Significant breaches and extensive data theft regularly make the headlines. But where do these incidents originate? Very often, a user terminal is the first point of compromise that allowed lateral movement on the network, creating additional damage. And while it’s important to have a properly secured network, the terminal is often the last line of defense. With proper protections, the damage can be contained. Here are some practical steps to enhance workstation security.
No administrator session
Users should never log on with administrator rights, or even have this type of rights on their systems. In the past, some basic tasks, such as installing software, required administrator rights. But many things have changed with the latest operating systems. Now, with most of them, users can have the functionality they need to do their jobs without having to log in with administrator rights. It must therefore be considered that if a user claims such rights, it may be to do something that is not necessary for his function.

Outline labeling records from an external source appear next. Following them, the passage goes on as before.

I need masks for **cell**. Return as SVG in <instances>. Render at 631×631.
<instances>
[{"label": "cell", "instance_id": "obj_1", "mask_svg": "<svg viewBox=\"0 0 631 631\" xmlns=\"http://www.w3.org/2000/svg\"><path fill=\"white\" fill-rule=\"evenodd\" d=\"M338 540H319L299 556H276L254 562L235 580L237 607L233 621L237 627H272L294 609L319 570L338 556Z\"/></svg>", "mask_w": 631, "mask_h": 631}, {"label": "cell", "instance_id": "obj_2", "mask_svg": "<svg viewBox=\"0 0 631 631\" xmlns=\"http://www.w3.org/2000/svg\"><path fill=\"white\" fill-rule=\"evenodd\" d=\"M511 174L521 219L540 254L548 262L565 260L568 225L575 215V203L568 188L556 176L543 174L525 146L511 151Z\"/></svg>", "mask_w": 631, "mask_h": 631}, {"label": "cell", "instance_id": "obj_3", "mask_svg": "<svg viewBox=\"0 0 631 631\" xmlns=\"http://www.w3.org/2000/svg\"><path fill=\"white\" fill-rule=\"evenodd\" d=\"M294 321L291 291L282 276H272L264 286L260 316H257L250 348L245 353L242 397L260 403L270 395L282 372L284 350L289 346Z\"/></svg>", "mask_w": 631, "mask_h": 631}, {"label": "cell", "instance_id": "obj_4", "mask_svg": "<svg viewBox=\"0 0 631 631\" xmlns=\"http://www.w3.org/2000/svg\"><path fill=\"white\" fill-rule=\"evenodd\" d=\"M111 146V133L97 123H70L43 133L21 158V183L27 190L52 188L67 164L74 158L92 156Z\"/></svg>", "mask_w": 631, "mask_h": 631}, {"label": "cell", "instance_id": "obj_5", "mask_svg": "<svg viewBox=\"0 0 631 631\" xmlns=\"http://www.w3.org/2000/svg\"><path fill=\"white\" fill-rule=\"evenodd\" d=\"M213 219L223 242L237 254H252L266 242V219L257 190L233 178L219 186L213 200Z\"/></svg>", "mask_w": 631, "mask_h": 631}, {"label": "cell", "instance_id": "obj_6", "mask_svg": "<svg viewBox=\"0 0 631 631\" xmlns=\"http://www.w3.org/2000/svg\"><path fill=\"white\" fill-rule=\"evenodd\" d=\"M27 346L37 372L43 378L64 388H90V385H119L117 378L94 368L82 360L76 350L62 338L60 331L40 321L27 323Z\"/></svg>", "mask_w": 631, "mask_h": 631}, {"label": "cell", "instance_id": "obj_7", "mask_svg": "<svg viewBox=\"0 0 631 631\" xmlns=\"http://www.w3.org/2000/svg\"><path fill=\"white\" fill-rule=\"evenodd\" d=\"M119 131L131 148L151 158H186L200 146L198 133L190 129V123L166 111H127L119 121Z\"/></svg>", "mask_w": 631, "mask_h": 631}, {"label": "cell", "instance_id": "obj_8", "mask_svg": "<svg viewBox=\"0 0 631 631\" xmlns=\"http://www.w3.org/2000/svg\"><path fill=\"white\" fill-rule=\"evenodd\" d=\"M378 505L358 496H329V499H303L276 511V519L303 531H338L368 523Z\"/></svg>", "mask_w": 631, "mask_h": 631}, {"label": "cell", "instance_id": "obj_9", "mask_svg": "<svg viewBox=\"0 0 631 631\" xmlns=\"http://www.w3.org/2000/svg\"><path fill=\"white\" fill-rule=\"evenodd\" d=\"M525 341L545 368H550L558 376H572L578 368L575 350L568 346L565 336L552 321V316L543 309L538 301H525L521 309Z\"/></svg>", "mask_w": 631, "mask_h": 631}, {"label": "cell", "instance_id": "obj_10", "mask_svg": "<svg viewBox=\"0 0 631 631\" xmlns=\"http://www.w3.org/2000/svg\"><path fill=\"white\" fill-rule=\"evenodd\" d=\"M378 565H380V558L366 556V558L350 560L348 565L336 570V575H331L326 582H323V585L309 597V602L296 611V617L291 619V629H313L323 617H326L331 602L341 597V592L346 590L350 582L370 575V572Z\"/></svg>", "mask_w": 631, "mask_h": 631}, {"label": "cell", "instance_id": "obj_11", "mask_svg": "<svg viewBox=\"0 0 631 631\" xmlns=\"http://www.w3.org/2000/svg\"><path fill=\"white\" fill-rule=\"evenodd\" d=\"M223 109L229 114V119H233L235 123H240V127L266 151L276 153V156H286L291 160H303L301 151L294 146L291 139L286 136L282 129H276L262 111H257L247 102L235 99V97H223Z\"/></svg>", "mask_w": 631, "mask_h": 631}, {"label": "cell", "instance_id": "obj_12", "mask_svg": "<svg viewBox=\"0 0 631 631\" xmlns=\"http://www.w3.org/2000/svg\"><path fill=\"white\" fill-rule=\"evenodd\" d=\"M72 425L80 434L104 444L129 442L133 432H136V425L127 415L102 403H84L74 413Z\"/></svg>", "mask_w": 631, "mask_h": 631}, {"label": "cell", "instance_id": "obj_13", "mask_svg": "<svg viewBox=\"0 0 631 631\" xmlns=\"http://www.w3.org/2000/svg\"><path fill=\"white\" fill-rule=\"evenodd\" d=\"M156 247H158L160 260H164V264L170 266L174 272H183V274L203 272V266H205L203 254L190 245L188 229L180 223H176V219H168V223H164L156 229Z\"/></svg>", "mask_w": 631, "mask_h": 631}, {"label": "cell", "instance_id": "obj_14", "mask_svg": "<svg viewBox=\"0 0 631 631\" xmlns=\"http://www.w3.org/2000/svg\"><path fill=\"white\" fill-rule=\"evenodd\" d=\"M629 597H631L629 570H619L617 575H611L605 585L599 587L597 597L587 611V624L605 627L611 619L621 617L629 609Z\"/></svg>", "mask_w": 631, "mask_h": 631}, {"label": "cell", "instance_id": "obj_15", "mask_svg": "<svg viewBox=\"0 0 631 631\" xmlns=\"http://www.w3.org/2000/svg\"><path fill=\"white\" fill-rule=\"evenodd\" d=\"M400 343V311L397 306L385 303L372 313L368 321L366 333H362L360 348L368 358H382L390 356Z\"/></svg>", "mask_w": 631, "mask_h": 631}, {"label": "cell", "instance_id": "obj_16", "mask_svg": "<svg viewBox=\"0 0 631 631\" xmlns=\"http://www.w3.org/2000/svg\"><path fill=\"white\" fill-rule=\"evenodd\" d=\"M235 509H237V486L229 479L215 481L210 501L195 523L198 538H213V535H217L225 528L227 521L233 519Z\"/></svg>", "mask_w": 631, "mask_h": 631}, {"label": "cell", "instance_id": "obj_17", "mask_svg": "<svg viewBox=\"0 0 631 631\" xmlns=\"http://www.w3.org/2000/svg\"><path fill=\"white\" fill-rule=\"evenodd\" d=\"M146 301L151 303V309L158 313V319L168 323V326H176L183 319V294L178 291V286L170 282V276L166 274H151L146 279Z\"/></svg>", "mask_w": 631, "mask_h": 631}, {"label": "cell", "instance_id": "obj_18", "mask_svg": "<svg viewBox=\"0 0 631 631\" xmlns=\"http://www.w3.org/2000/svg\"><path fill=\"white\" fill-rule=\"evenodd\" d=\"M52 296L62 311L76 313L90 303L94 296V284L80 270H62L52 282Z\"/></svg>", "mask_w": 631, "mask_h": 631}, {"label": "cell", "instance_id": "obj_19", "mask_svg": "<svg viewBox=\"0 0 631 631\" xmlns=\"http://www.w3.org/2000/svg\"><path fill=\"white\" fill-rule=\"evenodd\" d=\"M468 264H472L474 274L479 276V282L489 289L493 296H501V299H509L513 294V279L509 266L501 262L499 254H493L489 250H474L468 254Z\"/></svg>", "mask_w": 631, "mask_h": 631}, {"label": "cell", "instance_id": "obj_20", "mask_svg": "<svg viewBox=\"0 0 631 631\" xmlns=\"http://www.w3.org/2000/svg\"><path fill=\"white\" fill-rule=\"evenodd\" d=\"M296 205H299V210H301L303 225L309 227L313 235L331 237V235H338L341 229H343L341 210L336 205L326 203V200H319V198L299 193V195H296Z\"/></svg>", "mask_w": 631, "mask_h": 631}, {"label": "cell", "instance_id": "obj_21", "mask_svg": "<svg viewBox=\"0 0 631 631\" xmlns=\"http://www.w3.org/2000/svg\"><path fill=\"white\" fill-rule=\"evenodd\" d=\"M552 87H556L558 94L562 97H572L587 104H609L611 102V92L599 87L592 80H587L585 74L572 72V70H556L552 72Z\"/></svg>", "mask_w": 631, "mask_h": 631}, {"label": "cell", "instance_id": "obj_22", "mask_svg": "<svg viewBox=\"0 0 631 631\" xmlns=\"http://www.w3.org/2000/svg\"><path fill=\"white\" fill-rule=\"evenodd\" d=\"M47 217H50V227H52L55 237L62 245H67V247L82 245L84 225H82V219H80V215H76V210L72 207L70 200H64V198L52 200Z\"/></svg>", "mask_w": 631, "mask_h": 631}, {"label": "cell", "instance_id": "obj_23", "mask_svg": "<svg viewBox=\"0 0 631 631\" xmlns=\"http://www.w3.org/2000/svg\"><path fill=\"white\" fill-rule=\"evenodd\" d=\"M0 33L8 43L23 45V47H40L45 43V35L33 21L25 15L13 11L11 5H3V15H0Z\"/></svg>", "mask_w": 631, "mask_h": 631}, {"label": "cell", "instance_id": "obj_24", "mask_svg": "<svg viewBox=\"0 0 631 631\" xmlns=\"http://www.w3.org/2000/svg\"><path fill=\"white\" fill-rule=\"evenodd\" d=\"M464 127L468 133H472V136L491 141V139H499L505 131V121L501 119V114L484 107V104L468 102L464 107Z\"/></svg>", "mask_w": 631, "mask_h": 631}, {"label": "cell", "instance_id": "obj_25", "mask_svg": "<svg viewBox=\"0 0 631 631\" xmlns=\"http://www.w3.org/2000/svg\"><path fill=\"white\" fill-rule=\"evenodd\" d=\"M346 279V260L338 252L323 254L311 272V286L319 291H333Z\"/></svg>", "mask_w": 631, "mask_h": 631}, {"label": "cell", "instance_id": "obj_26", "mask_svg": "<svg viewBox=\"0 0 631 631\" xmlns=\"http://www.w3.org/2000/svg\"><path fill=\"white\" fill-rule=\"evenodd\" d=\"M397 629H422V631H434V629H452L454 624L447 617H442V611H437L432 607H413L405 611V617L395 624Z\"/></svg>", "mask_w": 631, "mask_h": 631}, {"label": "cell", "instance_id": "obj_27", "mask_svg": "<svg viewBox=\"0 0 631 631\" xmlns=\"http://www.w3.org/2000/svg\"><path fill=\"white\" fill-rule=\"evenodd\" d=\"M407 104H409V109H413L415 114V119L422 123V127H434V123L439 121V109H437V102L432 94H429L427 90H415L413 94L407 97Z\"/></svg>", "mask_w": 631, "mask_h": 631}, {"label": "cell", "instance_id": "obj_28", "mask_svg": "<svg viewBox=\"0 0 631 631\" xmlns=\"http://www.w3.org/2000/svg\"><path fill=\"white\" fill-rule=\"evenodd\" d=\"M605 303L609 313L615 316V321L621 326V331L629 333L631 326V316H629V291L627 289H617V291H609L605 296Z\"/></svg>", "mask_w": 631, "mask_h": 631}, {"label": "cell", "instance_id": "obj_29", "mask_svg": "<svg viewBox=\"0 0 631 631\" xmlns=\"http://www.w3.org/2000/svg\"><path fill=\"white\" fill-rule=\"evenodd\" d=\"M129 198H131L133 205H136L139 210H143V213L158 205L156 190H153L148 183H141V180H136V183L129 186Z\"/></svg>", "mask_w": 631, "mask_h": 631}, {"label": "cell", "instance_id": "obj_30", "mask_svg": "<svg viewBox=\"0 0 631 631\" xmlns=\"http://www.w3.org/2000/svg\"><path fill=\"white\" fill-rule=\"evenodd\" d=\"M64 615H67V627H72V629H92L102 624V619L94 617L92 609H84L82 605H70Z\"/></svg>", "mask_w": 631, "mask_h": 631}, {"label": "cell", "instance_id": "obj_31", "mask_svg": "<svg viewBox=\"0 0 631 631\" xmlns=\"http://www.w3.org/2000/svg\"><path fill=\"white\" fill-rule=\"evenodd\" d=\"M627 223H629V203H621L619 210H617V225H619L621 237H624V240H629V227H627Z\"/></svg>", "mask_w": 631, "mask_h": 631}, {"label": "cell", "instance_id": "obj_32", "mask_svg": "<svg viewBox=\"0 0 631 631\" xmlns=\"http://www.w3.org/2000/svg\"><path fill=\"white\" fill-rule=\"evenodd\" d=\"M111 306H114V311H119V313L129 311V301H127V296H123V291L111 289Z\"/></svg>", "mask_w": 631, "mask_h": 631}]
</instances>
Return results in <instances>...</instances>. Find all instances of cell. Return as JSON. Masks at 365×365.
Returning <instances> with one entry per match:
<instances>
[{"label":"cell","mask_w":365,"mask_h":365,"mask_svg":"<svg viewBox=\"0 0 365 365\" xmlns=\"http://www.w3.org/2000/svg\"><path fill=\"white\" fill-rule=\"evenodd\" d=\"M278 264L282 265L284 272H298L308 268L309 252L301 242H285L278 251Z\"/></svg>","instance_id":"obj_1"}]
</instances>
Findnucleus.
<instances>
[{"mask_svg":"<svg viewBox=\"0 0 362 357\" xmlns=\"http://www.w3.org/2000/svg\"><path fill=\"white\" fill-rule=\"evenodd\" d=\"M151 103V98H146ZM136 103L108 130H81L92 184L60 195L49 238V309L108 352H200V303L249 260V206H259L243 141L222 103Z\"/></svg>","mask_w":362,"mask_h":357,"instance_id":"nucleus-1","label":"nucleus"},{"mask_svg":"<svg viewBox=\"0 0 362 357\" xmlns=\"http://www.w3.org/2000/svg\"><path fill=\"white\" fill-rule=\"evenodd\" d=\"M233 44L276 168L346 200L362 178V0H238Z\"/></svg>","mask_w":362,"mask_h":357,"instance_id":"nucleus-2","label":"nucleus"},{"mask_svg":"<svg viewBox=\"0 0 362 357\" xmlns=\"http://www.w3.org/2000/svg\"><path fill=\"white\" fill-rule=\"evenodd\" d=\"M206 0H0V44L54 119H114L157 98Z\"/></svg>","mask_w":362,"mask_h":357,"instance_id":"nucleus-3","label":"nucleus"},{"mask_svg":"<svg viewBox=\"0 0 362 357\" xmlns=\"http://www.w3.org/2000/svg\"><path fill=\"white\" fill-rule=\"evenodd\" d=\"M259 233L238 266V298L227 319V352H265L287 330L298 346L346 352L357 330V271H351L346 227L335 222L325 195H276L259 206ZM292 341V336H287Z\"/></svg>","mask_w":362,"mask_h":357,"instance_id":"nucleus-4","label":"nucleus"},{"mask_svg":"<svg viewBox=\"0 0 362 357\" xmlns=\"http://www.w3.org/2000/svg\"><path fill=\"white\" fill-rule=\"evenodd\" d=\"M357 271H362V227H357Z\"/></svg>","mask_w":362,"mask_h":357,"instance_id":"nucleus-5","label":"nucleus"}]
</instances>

Remove unnecessary software
The applications and operating system of the client workstation are there to ensure that everything works correctly on the terminal. But most default installations contain software that is not essential for performing business tasks. And very often, these superfluous software are targeted by attackers and used as a point of compromise. Uninstalling or removing these programs reduces the attack surface and minimizes exposure.
Apply all patches
A fix is primarily a publisher that tells the world that there is a vulnerability in its software. Therefore, the longer a system remains without a fix, the larger the exposure window. And if patching is always a challenge, uninstalling unnecessary software reduces the scope and simplifies the process. In addition, if centralizing patch management is essential in business, it’s important to remember laptops: if a system is disconnected from the network, it is likely to miss out on the automated patching cycle.
Controlling, managing, and verifying the integrity of the software that you can run is critical to having secure systems. The use of white lists of applications can be an important paradigm shift. But it’s a valuable and scalable way to protect workstations. This is a complete list of all approved software, but it’s worth it: having locked posts makes attacks more difficult.
Filter dangerous executives
A large amount of malicious content often enters the network in the form of email attachments or web downloads. Running these software through gateways that not only examine the code, but launch it into sandboxes, can detect upstream malicious code and filter it before it enters the network. .
Isolate the danger in virtual machines
Web browsers and email clients are some of the most dangerous applications. We owe them a significant share of the damage to the systems. One trick is to run them in isolated virtual machines. Thus, malicious content can only affect the virtual machine, not the host. And once it is stopped, the malicious content stops presenting a risk. With this approach, the infection is contained and controlled, greatly limiting the damage.
Use thin clients
While not applicable to all environments, the use of thin clients is effective in controlling damage. In fact, the problem with heavy clients is that they are completely reinstalled only during hardware renewal. And this only happens after several years. From then on, an infected system can remain so for a very long time. With a thin client, the user receives a new environment each time they log on. And if he’s infected, it only lasts a few hours.
Even if there is no perfect solution to protect against attacks, focusing on the client workstation can help control many attacks and reduce risk.